I'm thinking about this market in Africa. For instance, they've cracked the U.S. market in every Costco across the U.S. They're bursting at the seams, but they are very ambitious, and I can see them accessing this African market. How should I talk to Rick, Jane and Keenan Sprague, and tell them what they have to do to get in on that market?
:
It's great to hear about these multi-generational success stories that are here in Canada. The ability for us to market ourselves and create the awareness that there are Canadian products that are globally wanted is, first and foremost, what we'd love to see.
I think the initial step is to work with the trade commissioners to identify the markets where products from Canada can enter into Africa quite easily. You're either doing it through shipping or through air, and there are different costs to that. However, with respect to this product, I would suspect they're non-perishable items, canned goods, so they would have a long shelf life. To your point, legumes are high in protein, so it would be great for the population from the perspective of the nutritional value they would end up getting.
We're happy to work with them directly as a starting point, to say, “Who are the points of contact that we need to engage with? How do we identify the markets that maybe don't have these goods, as a gap within their food industry?” Then, it's identifying that and saying, “Well, how do we get it out there, and what's required to get it out there?”
:
It's an excellent example, so I may just quickly add a couple of things. First of all, Canada and Canadian products have a credibility factor that gives them that cachet. They feel confident the product is safe.
We also have an incredible reputation on the continent. We have no colonial history with Africa, so Canada is seen in a positive light. We're also a bilingual country, which means our products are already labelled in both languages, so there's a flexibility in terms of where they're able to be dispersed and sold.

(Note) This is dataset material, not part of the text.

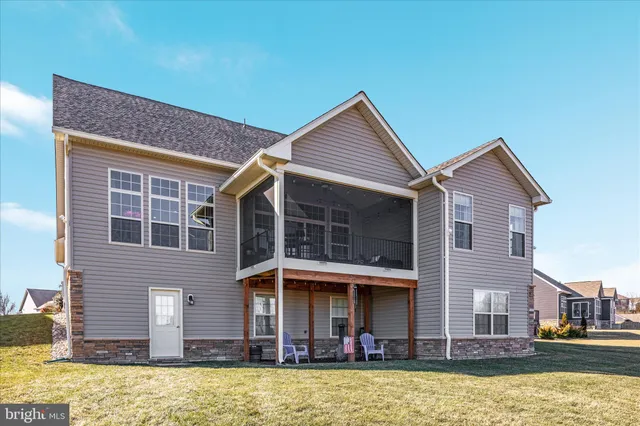 $689,999 | 87 Albatross Court, Front Royal, VA 22630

Because our requirements here already require bilingual labelling, there's no added work for Sprague to do to get their products to those markets, for example.
I just want to put it out there that there are opportunities, and there are folks we can point them to—EDC and FinDev, as examples—who would help them. They'll be very happy to talk to them, I'm sure.

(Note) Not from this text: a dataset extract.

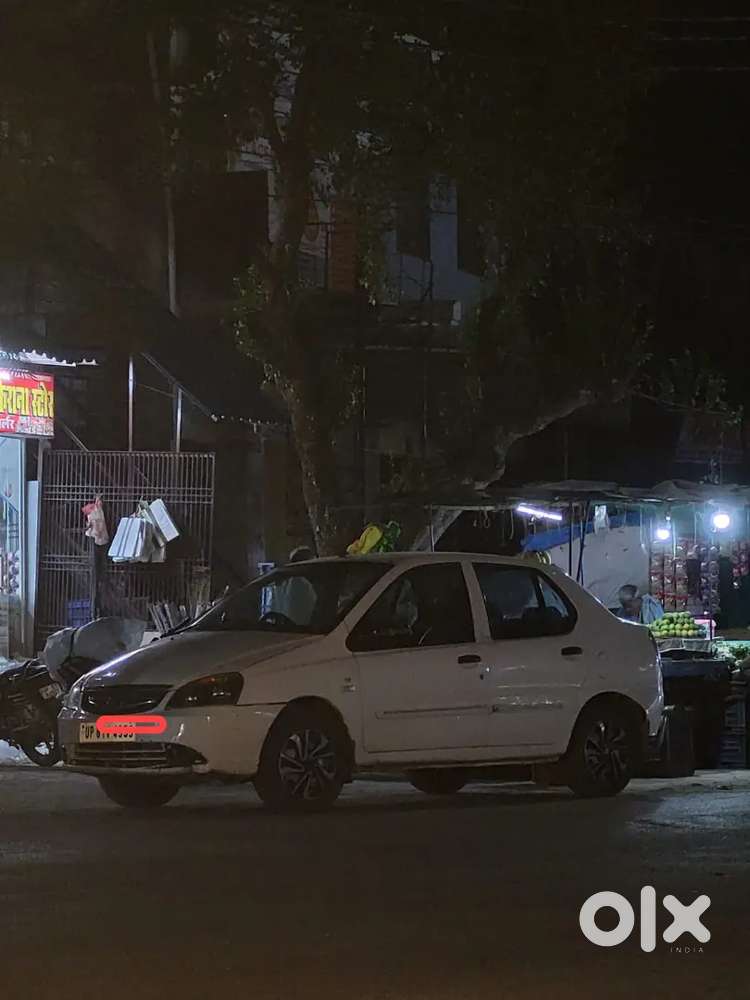 Tata Indigo Ecs 2014 Diesel 92000 Km Driven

That concludes our second panel. The witnesses may excuse themselves if they'd like. We have some very brief committee business to finish.
I want to thank you both for your testimony today on the opportunities Canada has in Africa. Thank you for your appearance. We hope to have you back in the future.
As I understand it, we should be able to do this in a few minutes, relatively. There have been some discussions between the parties. We were on a motion by Mr. Mantle with respect to getting some information from the CBSA.
I'll turn the floor over briefly to Mr. Mantle before going to Mr. Lavoie, who I understand would like to speak as well.